In United States v. Al-Suqi, 2013 U.S. Dist. LEXIS 152450 (ED VA 10/22/13), a preparer was convicted and ordered to make restitution to tax liability related to the fraudulent returns.  The defendant complained that restitution should be reduced  by any amount that the taxpayers paid.  The Court states the defendant's argument and its resolution as follows (emphasis supplied):
Defendant objects to the restitution figure of $73,870.00 provided in Paragraph 77 of the PSR. Defendant argues that the restitution figure should be reduced in the amount that Defendant's taxpayer clients are required to pay to the Internal Revenue Service ("IRS"). (Def. Obj. to PSR at 1.) 
The Court will overrule Defendant's objection, but will enter an order that does not permit the IRS obtain a double-recovery of the deficiencies owed by Defendant's clients.
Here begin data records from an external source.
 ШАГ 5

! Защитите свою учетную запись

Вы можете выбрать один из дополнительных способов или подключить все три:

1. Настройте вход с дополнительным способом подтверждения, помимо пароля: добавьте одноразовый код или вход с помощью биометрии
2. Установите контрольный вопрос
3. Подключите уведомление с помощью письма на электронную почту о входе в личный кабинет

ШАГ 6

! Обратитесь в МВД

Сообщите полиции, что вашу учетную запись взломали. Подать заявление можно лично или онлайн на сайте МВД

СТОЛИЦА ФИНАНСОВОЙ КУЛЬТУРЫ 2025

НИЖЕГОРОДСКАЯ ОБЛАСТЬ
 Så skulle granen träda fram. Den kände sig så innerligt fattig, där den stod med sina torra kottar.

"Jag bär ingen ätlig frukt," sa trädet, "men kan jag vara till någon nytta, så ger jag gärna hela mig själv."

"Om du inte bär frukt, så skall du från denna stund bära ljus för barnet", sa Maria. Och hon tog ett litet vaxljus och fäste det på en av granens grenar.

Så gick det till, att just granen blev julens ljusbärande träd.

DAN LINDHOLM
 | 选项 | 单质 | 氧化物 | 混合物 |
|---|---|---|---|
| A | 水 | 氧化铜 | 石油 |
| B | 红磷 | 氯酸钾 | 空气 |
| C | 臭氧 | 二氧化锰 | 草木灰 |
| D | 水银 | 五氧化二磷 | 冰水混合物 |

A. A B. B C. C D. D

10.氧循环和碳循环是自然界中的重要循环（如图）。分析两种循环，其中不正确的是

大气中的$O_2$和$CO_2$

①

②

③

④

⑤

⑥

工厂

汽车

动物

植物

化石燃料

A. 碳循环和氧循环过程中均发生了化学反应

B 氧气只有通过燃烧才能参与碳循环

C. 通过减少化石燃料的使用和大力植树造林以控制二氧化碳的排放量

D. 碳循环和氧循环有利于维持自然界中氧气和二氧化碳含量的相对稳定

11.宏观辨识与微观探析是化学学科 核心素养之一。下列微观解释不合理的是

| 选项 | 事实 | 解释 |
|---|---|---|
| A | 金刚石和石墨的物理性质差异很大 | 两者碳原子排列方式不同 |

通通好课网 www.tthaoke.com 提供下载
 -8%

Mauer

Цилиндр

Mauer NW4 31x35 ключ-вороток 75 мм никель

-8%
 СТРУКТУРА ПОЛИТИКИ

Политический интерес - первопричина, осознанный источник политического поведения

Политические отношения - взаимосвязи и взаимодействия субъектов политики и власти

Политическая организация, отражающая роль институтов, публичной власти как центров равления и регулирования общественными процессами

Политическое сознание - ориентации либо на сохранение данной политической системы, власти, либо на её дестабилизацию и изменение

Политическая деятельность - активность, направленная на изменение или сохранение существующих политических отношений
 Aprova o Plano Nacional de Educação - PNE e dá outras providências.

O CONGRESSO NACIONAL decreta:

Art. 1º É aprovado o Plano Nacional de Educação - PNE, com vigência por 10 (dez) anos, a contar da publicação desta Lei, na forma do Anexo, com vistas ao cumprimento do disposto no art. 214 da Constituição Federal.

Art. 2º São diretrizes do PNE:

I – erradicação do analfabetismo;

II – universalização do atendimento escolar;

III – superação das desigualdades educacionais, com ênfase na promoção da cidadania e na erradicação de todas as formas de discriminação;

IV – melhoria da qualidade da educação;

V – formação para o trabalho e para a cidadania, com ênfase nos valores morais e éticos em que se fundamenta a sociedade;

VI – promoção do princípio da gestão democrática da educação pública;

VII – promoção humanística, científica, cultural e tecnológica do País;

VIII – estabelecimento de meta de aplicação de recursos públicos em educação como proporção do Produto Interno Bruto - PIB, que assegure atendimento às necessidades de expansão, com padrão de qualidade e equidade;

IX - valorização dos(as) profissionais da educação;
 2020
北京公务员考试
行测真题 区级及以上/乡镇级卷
Pursuant to 18 U.S.C. §§ 3583(d), 3563(b)(2) and 3556, a court may include an order of restitution as a condition of supervised release. Here, the PSR lists a restitution amount of $73,870.00, the sum of the tax losses incurred by the IRS because of the charged conduct by Defendant. These amounts were proven at trial. (See Gov't Ex. 40-1.)  n1
   n1 The PSR states that restitution is required in this case pursuant to 18 U.S.C. § 3663A. (PSR ¶ 18.) Section 3663A, the Mandatory Victims Restitution Act ("MVRA") does not apply to offenses under Title 26. Defendant's only offense that does not  fall under Title 26 is False Statement to Federal Agent, in violation of 18 U.S.C. § 1001. As noted in the PSR, this offense did not cause a loss to the IRS. (PSR ¶ 19.) Accordingly, in this case the Court may only order restitution as a condition of supervised release pursuant to 18 U.S.C. § 3583(d), which allows for an order of restitution to be imposed for any criminal offense, including those in Title 26. 
While the IRS will receive full restitution of this amount, it is not entitled to a double-recovery. See United States v. Smith, 398 F. App'x, 938, 942 (4th Cir. 2010) (noting that the district court had erred in "failing to order restitution to the IRS in the full amount of its losses, with the amount to be later reduced by amounts recouped from taxpayers."); United States v. Cadet, 664 F.3d 27, 34 (2d Cir. 2011) (noting that in imposing restitution as a condition of supervised release, the district court erred in failing to "reduce the total to be paid under the restitution order to account or payments that the taxpayer-clients have made to the IRS. . ."). Defendant's individual taxpayer clients, while uncharged in the instant action, are nevertheless required to satisfy their outstanding tax liabilities. Thus, the Court will enter an order providing that restitution payable to the IRS will be offset by any and all amounts collected by the IRS from the taxpayers for tax returns prepared by Defendant for the 2007-2010 tax years.
The the second IRS publication cited above, amending the first, the concept seems to be that the restitution applies against the tax liability so that the IRS cannot collect the tax liability.  The answer may have been in the context of a taxpayer being the one subject to restitution and the tax liability in which case it makes sense. In the example I posit, the defendant subject to restitution is not the taxpayer, so the Al-Suqi case resolves the possibility of the IRS double collecting by ordering the IRS to reduce the restitution obligation by the amount of the tax collected from the taxpayers.

The analyses in the various IRS publications seem to suggest that the requirement to pay restitution and the resulting tax assessment are incontestable and unchangeable.  Yet the Al-Suqi court says it can be reduced by taxpayer payments, at least where the court's order so provides.

But, that seems to be permitted only if the required reduction is part of the order of restitution.  What if the restitution order is in a specific amount without any requirement for reduction and the IRS thereafter collects from the taxpayers?  Will restitution  be reduced?  Can it be refunded to the preparer / defendant subject to the restitution order?  Is there a statute of limitations as to when a party paying restitution can get this type of credit for payments made by the taxpayers owing the tax?

I would appreciate readers thoughts on this questions presented by this situation.